During the VivaTech conference in Paris, Nvidia CEO Jensen Huang said that at least twenty AI data centers are planned for Europe in the coming years. He expects the capacity of European data centers to increase tenfold within two years.
This was reported by the Financial Times. A significant portion of these data centers consists of five so-called gigafactories. These are equipped with hundreds of thousands of powerful graphics chips from Nvidia. The factories are necessary for training and running large language models. According to Huang, Europe is fully committed to artificial intelligence. The size of the AI infrastructure is expected to increase tenfold in the coming years.

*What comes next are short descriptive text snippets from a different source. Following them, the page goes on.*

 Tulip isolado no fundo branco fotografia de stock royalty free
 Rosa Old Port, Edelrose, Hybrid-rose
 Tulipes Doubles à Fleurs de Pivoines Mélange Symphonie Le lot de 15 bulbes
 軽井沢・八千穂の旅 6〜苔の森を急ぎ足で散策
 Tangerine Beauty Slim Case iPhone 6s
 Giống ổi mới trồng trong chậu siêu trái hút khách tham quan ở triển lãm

Part of this growth stems from the expansion of the collaboration between Nvidia and Mistral AI. Mistral is a French start-up. Analysts consider the company to be Europe’s biggest contender to take on non-European AI companies such as OpenAI and DeepSeek.

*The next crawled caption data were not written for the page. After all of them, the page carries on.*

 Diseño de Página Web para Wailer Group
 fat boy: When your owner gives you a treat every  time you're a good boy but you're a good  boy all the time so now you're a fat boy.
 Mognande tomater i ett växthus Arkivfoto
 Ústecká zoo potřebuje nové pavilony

Europe’s technological independence
Mistral, in which Nvidia has invested, will deploy 18,000 of Nvidia’s latest Blackwell GPUs in a new facility. Mistral CEO Arthur Mensch described this move as a breakthrough that will support Europe’s technological independence. The company is building its first large-scale data center in Essonne, just outside Paris. It plans further to expand the infrastructure to other parts of Europe.
Earlier this week, Huang warned in London that the United Kingdom lacks the infrastructure to realize its AI potential. At the same time, European cloud companies Nscale and Nebius announced that they will build new data centers in the UK. These will be equipped with thousands of Nvidia GPUs.
Such projects are crucial to Nvidia’s strategy to support so-called “sovereign AI” and reduce the company’s dependence on a handful of large US tech companies, which currently generate most of its revenue.
The availability of local capital and reliable energy supplies is often cited as an obstacle to the expansion of AI infrastructure in Europe. Large AI centers can cost tens of billions of dollars and consume enormous amounts of power.
European market faces challenges
A McKinsey report from October last year highlighted significant challenges for scaling up AI in Europe, including limited energy sources, a shortage of electrical engineers, and slow licensing procedures. According to McKinsey, approximately $300 billion in investment would be required to meet demand, and data center power consumption is expected to nearly triple by the end of this decade.
In Paris on Wednesday, Huang emphasized the huge increase in locally built AI infrastructure, by European companies and for the European market, alongside the data centers being built by US cloud providers.